Nel caso di ransomware ed eventi distruttivi, Heimdal aggiunge un layer di Ransomware Encryption Protection (REP X) progettato per interrompere l’azione durante l’esecuzione: fermare la cifratura, contenere l’escalation, limitare il perimetro coinvolto.

Questo è possibile grazie all’integrazione di più livelli di sicurezza.
Endpoint, rete, DNS e comportamento vengono correlati per costruire una vista coerente della sequenza in atto. I trigger sono deterministici e comportamentali, indipendenti dalla firma.

In questo assetto, Heimdal opera come Automated-XDR: detection e risposta automatizzata su più livelli, orientata a interrompere l’evento prima che il danno si consolidi.
Il risultato operativo si avvicina a quello di un MDR, mantenendo l’autonomia e la sostenibilità di una gestione automatizzata.

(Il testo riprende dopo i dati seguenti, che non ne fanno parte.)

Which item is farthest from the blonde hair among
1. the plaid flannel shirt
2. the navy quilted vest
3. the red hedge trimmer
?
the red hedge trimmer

Il risultato è una sicurezza che interviene quando serve e resta silenziosa quando l’operatività procede normalmente.

L’unico approccio scalabile

Quando è progettata correttamente, la sicurezza diventa una proprietà del sistema.
Una proprietà che regge nel tempo e al crescere della complessità.

Lavora lungo la sequenza, mentre le condizioni si stanno formando.
Agisce sul comportamento, sul contesto e sul tempo.

Il metodo consiste nel leggere l’IT come un insieme di dinamiche che evolvono.
Il merito consiste nel rendere l’intervento automatico, coerente e ripetibile, anche quando l’ambiente cresce.

In Trilogik questo è lo spazio di lavoro.
La misura della sicurezza sta in tutto ciò che continua a funzionare e crescere.